[Rows of spatial question data]
-----
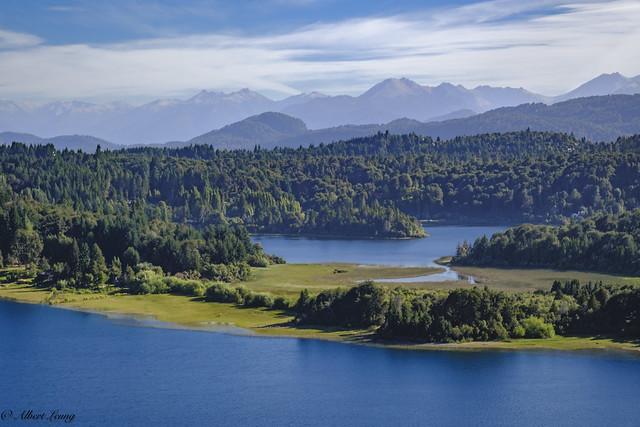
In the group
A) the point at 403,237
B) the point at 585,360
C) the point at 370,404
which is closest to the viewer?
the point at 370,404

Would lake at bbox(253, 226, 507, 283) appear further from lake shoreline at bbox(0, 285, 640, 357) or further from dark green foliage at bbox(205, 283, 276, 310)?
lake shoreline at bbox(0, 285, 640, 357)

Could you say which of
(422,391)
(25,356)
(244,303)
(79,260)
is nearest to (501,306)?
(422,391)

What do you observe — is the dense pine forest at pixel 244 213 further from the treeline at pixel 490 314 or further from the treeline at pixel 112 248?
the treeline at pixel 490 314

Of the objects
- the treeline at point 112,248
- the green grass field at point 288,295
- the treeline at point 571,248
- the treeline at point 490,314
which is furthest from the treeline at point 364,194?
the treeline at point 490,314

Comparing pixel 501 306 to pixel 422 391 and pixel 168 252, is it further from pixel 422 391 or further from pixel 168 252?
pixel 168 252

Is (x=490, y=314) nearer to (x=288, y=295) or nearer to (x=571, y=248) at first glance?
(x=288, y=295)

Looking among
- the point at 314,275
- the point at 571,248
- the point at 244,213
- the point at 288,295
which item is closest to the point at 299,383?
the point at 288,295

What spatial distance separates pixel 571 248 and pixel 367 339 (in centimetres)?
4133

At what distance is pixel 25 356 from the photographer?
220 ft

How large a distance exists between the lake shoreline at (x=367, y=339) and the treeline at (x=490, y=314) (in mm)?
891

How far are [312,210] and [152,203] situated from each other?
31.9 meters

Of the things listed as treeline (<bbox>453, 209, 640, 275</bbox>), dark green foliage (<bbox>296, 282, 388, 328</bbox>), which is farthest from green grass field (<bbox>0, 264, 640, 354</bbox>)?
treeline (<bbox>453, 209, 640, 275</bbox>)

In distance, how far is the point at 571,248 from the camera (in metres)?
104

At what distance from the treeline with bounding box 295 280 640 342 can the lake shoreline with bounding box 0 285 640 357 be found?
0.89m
-----
**Set task**: Copy out word for word every line from the one containing "Looking among" through the final line of the items, including both ends.

**Answer to this exercise**:
Looking among
- the point at 314,275
- the point at 571,248
- the point at 244,213
- the point at 288,295
which item is closest to the point at 299,383?
the point at 288,295

What spatial distance separates pixel 571 248 and pixel 367 339 (in centimetres)?
4133

At what distance is pixel 25 356 from the photographer?
220 ft

How large a distance exists between the lake shoreline at (x=367, y=339) and the treeline at (x=490, y=314) (in mm)?
891

How far are [312,210] and [152,203] situated from each other?
31.9 meters

Of the things listed as treeline (<bbox>453, 209, 640, 275</bbox>), dark green foliage (<bbox>296, 282, 388, 328</bbox>), which is farthest from green grass field (<bbox>0, 264, 640, 354</bbox>)?
treeline (<bbox>453, 209, 640, 275</bbox>)

In distance, how far is the point at 571,248 from the camera (in metres)?
104

At what distance from the treeline with bounding box 295 280 640 342 can the lake shoreline with bounding box 0 285 640 357 be found?
0.89m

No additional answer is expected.